Dengan singkat anak itu lalu menuturkan pengalamannya yang penuh duka dan derita. Memang sangatlah buruk nasib dia dan ibunya. Lao Tui yang berhati palsu itu kiranya berlaku curang. Anak dan ibu ini tidak diantar ke Cin-an sebagaimana yang dikehendaki nyonya Yo, melainkan diam-diam dia bawa ke kota raja!

Sesudah sampai di kota raja mereka menginap dalam sebuah rumah penginapan dan di tempat inilah diam-diam Lao Tui kabur membawa semua uang pemberian Song-wangwe, membiarkan janda muda itu bersama anaknya sendirian di kota raja yang besar dan ramai itu!

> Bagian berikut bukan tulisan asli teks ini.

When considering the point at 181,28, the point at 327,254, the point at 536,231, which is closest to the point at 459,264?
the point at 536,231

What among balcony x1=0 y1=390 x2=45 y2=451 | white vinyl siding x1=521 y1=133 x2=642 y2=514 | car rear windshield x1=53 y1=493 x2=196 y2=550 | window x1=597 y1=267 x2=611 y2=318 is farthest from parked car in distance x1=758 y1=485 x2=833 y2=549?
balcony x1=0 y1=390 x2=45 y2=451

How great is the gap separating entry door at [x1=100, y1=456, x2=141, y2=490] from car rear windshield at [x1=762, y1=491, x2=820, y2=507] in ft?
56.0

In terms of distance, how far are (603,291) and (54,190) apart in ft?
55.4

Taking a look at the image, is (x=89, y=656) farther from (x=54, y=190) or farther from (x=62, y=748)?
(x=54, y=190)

Dapat dibayangkan betapa bingung dan susahnya hati nyonya janda Yo. Seorang wanita dari dusun seperti dia, kini tahu-tahu berada di kota besar tanpa uang tanpa sandaran!

Dengan amat sengsara janda muda ini bekerja keras sebagai tukang cuci, sekedar untuk dapat mencegah kelaparan dan hidup dalam keadaan yang amat miskin dengan anaknya. Tentu saja banyak gangguan yang dia alami, namun janda muda ini berhati keras dan dapat menjaga diri sehingga biar pun ia dan anaknya hidup miskin dan serba kekurangan, menyewa sebuah pondok seperti gubuk, namun di dalam kemiskinan itu dia tetap dapat menjaga kebersihan diri dan namanya.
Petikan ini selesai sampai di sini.